Zapamiętaj mnie Zapomniałeś hasło?

Zwycięski remis. Tottenham pierwszy w grupie A Ligi Mistrzów!

8 grudnia 2010, 10:31, Szymon Świerniak
Tottenham trzykrotnie wychodził dziś na prowadzenie, lecz również trzykrotnie został przez gospodarzy dogoniony. Ostatecznie spotkanie w Enshede zakończyło się podziałem punktów, co, przy porażce Interu w Bremie z Interem, oznacza, że Koguty ze swojej grupy do dalszej fazy rozgrywek wychodzą z pierwszego miejsca.

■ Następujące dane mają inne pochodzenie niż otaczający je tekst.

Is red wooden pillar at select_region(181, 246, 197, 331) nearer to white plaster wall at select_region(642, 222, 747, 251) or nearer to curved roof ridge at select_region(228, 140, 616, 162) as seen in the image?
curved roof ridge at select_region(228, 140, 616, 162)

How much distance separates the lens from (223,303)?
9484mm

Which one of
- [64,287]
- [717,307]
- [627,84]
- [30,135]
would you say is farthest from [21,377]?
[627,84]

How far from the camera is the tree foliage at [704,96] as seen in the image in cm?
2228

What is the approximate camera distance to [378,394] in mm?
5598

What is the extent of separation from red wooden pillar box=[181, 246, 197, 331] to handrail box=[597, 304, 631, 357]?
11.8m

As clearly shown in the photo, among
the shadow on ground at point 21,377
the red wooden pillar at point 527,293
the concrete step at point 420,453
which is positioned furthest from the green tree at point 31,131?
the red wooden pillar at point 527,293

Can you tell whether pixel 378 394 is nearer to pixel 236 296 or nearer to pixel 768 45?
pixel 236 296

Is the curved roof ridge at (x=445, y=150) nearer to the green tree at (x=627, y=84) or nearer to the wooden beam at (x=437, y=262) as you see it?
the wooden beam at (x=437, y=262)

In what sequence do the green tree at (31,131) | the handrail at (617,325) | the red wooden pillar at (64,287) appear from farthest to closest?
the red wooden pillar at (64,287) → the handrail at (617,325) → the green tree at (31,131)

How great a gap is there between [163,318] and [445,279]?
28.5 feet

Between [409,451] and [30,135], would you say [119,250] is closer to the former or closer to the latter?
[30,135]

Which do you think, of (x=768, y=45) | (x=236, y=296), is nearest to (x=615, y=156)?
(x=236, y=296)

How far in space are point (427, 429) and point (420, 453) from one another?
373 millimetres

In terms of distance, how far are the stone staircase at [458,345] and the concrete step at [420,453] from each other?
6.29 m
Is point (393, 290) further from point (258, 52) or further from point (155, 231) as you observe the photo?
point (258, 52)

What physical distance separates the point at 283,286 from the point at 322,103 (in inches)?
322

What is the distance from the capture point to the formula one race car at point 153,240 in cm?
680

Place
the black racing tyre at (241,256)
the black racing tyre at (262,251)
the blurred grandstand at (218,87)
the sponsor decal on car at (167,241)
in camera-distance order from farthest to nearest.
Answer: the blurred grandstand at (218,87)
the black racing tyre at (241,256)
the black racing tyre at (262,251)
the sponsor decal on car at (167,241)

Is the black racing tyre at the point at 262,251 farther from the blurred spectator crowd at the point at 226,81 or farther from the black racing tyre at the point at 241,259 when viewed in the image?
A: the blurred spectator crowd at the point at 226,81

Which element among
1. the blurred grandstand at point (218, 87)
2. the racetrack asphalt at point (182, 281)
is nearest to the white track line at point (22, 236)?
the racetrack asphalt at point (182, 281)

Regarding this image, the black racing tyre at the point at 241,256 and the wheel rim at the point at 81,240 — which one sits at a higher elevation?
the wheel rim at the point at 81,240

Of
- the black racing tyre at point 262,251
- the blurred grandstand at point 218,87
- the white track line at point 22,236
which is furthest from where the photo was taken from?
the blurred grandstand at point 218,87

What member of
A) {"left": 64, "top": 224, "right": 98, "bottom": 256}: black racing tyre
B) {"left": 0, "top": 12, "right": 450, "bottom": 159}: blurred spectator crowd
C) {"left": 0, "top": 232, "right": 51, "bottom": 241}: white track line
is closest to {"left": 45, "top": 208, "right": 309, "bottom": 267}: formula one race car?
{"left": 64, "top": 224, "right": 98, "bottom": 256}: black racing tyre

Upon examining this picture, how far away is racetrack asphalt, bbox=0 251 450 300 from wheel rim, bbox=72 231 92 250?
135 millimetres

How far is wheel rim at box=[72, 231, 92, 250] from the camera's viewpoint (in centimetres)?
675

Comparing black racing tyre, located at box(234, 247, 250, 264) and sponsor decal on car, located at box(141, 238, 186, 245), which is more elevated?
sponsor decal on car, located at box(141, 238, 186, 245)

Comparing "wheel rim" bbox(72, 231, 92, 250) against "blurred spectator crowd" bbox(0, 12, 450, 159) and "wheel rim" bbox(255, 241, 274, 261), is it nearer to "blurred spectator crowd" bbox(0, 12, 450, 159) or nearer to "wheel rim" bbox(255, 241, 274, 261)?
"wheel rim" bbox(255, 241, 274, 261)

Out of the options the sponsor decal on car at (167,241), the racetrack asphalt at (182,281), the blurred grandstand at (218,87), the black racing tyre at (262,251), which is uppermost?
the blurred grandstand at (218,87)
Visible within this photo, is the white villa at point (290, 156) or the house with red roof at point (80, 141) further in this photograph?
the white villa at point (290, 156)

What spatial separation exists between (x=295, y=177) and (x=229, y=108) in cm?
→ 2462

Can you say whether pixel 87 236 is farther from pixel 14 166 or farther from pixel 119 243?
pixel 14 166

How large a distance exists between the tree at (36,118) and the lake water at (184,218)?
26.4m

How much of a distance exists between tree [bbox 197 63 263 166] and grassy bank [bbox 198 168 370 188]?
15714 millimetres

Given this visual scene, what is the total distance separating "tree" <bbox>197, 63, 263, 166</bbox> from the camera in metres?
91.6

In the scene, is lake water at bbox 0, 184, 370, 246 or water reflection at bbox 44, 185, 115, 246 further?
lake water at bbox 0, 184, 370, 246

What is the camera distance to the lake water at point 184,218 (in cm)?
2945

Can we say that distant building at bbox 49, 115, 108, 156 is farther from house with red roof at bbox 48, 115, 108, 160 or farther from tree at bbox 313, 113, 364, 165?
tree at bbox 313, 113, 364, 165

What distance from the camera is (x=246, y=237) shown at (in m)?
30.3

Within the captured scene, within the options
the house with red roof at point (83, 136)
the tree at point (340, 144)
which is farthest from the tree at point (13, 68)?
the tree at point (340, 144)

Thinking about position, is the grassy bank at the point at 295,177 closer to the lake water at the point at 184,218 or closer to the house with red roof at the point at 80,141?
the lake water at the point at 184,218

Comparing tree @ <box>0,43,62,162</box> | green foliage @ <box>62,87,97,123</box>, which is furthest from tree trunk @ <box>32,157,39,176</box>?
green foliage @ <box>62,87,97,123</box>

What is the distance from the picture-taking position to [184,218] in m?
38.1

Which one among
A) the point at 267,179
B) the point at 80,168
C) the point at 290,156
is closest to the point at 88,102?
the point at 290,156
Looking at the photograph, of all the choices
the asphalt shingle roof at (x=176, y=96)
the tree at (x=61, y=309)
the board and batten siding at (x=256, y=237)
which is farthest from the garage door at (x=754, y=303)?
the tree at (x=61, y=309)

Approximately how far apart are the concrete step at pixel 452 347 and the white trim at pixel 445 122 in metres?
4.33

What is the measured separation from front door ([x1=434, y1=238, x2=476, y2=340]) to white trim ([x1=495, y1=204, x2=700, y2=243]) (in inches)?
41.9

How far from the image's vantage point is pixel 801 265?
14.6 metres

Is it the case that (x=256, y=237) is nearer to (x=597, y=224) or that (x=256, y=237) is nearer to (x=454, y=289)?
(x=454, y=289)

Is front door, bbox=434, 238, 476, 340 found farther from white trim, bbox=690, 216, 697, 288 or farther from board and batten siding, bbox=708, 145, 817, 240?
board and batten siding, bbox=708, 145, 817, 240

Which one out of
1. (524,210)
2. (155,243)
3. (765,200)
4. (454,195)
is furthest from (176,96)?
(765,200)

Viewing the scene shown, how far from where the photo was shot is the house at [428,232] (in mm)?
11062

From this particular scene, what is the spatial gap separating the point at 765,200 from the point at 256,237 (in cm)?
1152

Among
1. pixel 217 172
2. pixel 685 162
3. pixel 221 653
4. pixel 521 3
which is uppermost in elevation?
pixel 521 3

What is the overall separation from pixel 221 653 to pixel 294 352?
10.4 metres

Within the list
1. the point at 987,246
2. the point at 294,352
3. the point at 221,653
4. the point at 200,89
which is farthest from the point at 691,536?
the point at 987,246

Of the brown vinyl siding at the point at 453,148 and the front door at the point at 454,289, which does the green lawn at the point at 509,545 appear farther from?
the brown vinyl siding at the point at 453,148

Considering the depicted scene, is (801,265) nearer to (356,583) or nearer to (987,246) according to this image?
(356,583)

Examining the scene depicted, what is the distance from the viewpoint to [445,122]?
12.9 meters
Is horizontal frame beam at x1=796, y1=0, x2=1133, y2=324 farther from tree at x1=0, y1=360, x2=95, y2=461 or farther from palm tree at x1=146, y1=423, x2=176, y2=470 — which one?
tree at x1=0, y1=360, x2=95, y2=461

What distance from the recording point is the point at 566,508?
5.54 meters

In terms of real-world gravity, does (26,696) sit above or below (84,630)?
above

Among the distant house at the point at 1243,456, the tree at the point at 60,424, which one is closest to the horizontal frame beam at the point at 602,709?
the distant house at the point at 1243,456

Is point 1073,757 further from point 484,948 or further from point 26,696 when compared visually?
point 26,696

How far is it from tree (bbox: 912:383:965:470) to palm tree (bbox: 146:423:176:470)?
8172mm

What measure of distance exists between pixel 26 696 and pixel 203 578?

Być może będzie to jedna z najbardziej nieobiektywnych relacji pomeczowóch, jakie przyszło wam kiedykolwiek czytać, lecz w moim przekonaniu, gdyby nie fakt, iż Twente w znaczący sposób pomógł dziś arbiter spotkania, Hiszpan Carlos Velasco Carballo, gospodarze w tej konfrontacji nie wywalczyliby nawet zasmarkanego punktu. Może i zespół z Enshede utrzymywał się dłużej przy piłce. Może i podopieczni Michela Preud'homme'a częściej gościli w okolicach pola karnego przeciwnika, lecz Twente nie zrobiło tak naprawdę nic, by dzisiejszy mecz zremisować. Do wysokiego wyniku przyczynił się natomiast arbiter, który najpierw podyktował z kapelusza rzut karny, a później dołożył gospodarzom równie kontrowersyjny rzut wolny. Oczywiście, stałe fragmenty gry same się nie egzekwują, ale ktoś je musi na boga zagwizdać.

Tottenham, jak już wspomniane zostało, wychodził dziś trzy razy na prowadzenie, jednak podopiecznym Harry'ego Redknappa nie udało się wywieźć z Holandii pełnej puli. Może i szkoda, bo wtedy układ sił w końcowej tabeli wyglądałby lepiej, lecz i tak wywalczony w Enshede punkt, pozwolił Spurs zająć pierwsze miejsce w grupie.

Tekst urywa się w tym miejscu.